- [EXCERPTED TEXT]:
Cushman & Wakefield reported that investments sales in the first quarter volume amounted to $5.5 billon, more than doubling first quarter 2010 and sustaining the pace of the fourth quarter of 2010 when $5.6 billion of sales were transacted. Last year, $13.6 billion of commercial property traded hands, up form a low of $3.5 billion in 2009.
 
The majority of investment activity took place in Midtown where completed transaction totaled $4 billion, up from $1.7 billion through the first three months of 2010. In Midtown South, closed property sales totaled $1 billion, up nearly 100 percent from $514 completed at this time last year. Downtown registered the highest percentage increase for the quarter rising by 225 percent from $128 million for the quarter to $417 million in 2011.
 
Real estate investment trusts (REITs) and private equity funds lead all property acquisitions in Manhattan, accounting for a combined $3.7 billion of the transactions, or 68 percent of all investment. Foreign capital continued to be active, accounting for 14 percent of all sales, with pension funds and corporate uses accounting for 12.3 percent and 6.1 percent respectively.
 
For the nation, commercial property sales approached $22.7 billion in the first quarter, with volume up more than 50% year over year through February, similarly, offered volume was at its highest level since the third quarter 2008.
 
Distressed transactions continue to account for a sizeable portion of the deal flow in Manhattan representing more than 40% of total volume in first quarter of 2011.
A number of the properties which were capitalized were acquired during the height of the investment sales market of 2000 through 2008. Six of the seven largest office transactions that closed during the quarter were recapitalization of trophy quality building; the average pricing was $521 per square foot.
 
Select note sales, restructuring and recapitalizations in the first quarter included:
 
-                      Vornado Realty Trust acquired a 95% interest in the 924,501 square foot office tower at One Park Avenue, investing $137 million in cash along with a new $250 million mortgage, paying approximately $426 per square foot
 
-                      HNA Group recapitalization of the 396,800 square foot office tower at 1180 Avenue of the Americas for approximately $300 million or $756 per square foot.
 
-                      SL Green Realty Corp recapitalization of 1775 Broadway (aka 3 Columbus Circle). The recapitalization includes a $138 million equity investment by SL Green.
 
-                      CIM Group recapitalization of a 49% stake in the office property at 11 Madison Avenue at imputed property value of approximately $428 per square foot.

Box annotations for photos:
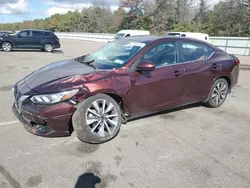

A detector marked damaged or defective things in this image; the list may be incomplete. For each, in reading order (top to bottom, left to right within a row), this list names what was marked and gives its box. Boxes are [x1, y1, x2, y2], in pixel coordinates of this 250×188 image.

cracked asphalt [0, 39, 250, 187]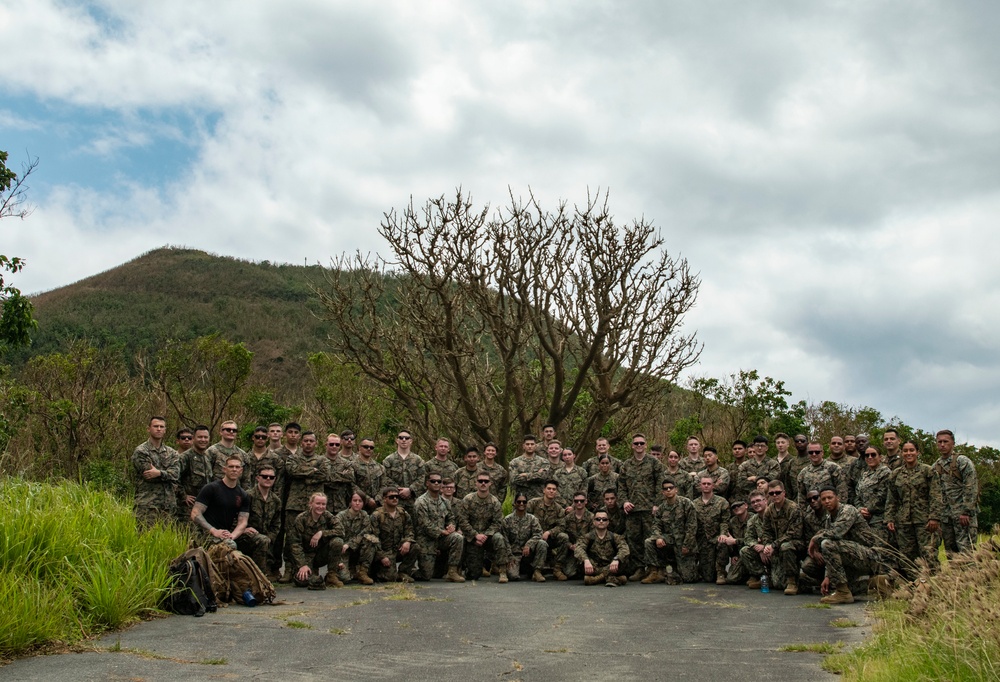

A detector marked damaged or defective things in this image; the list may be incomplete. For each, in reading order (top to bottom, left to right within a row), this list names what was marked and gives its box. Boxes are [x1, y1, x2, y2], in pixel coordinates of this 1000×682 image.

cracked asphalt [3, 580, 872, 680]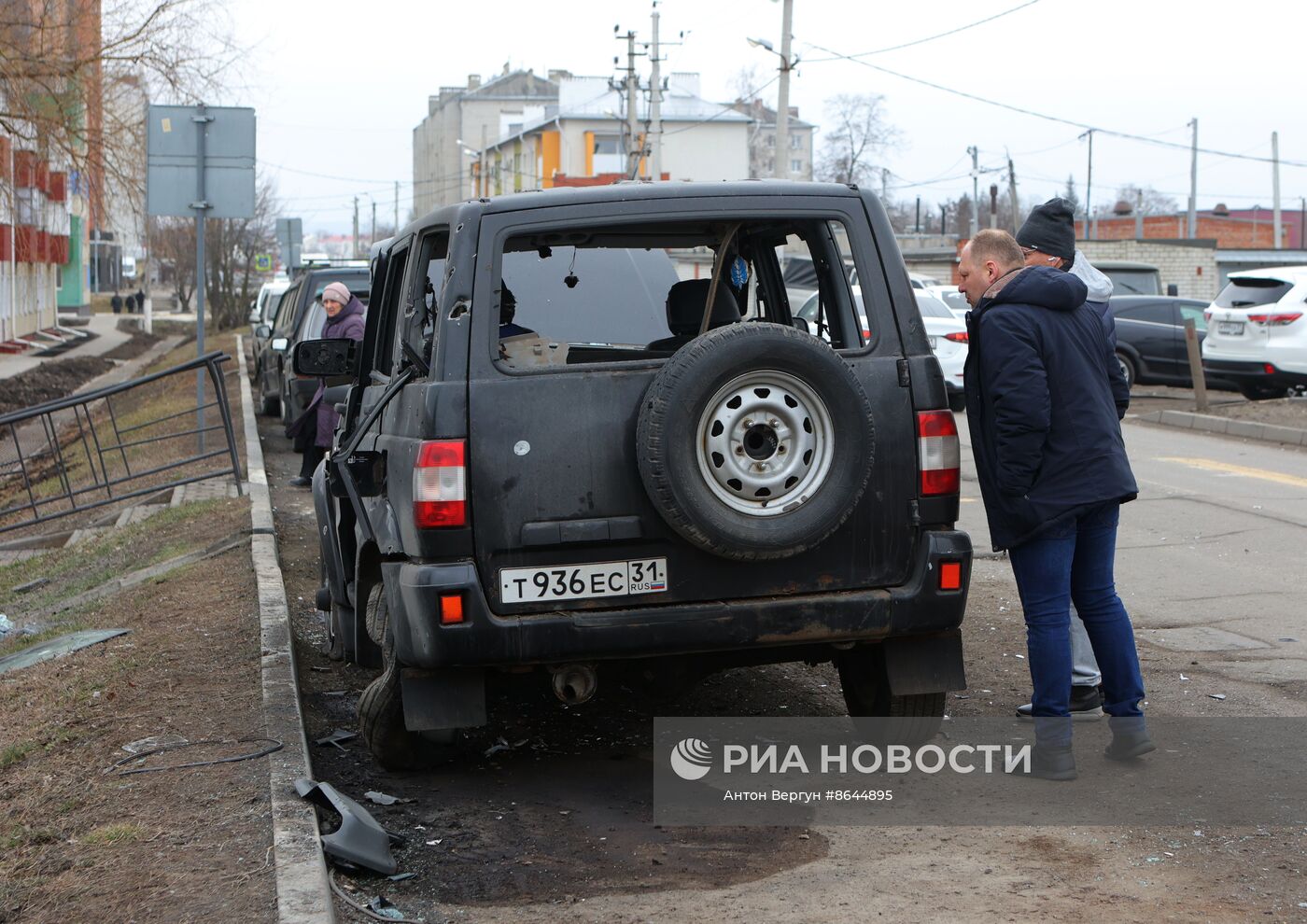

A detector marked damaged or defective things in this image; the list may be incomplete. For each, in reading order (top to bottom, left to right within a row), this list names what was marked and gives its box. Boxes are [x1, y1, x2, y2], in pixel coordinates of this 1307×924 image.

damaged black suv [299, 179, 971, 765]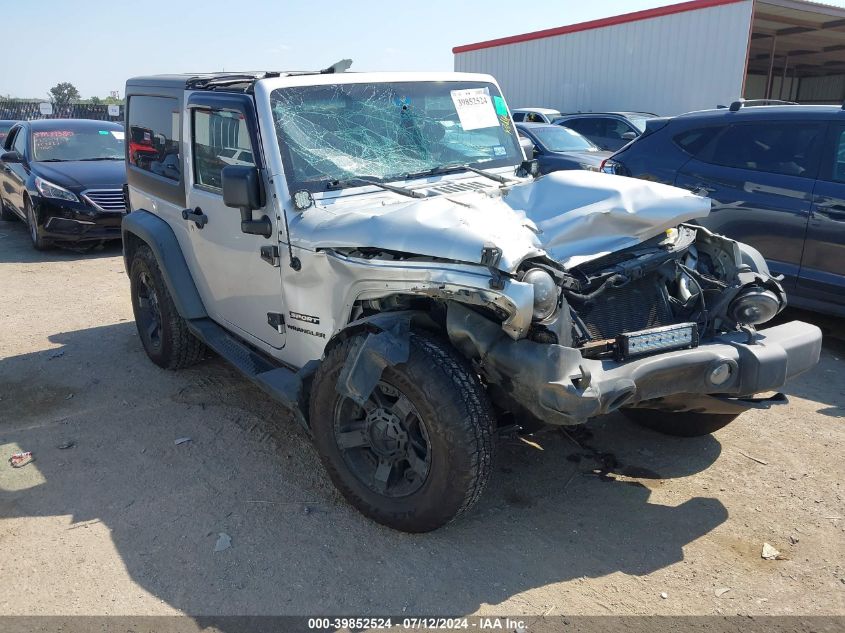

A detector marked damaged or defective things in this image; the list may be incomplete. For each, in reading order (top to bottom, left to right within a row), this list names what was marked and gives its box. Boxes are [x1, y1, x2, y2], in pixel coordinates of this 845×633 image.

cracked windshield [270, 81, 520, 191]
crushed front end [446, 222, 820, 424]
damaged bumper cover [446, 302, 820, 424]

- [EXERCISE INSTRUCTIONS]: Resume the excerpt on Manhattan commercial property sales at the point where it ends, after the records.

- [RESULT]:
-                      CIM Group acquisition of 209 residential units in the William Beaver House condominium at 15 William Street for approximately $184.4 million, via the purchase of a distressed loan from iStar Financial
 
-                      Israel based financial services company Acro Group and Ziel Feldman's HFZ Capital acquisition of the defaulted construction mortgage on 40 Broad Street, the Setai Condominium, which was a conversion of the 34 story office tower into 162 unit luxury residential property for $80 million.
 
-                      Dune Capital acquired a $300 million mortgage secured by the 160 key Mark Hotel at 25 West 77th Street, which was slated for a partial residential conversion. Dune paid approximately $190 million for the note, equating to a 37% discount to face value.
 
-                      S.L Green Realty and Vornado Realty Trust announced that they contributed their respective debt position in the 1.237 million, class a office building at 280 Park Avenue to a newly formed 50/50 joint venture. The total contributed indebtedness amounts to $400 million. The press release noted that in order to true-up the respective positions in the transaction, Vornado paid SL Green $111 million and assumed $15 million of SL Green's debt applicable to its position.
 
 
 
The highest price paid per square foot for an office tower in the quarter was by Safra National Bank purchase of the office condominium interest on floors 9 through 23 of the office tower at 660 Madison Avenue in the Plaza District. They paid $285 million or $1,120 per square foot to the seller a joint venture of Gruppo Zunino and Sisanamento SpA.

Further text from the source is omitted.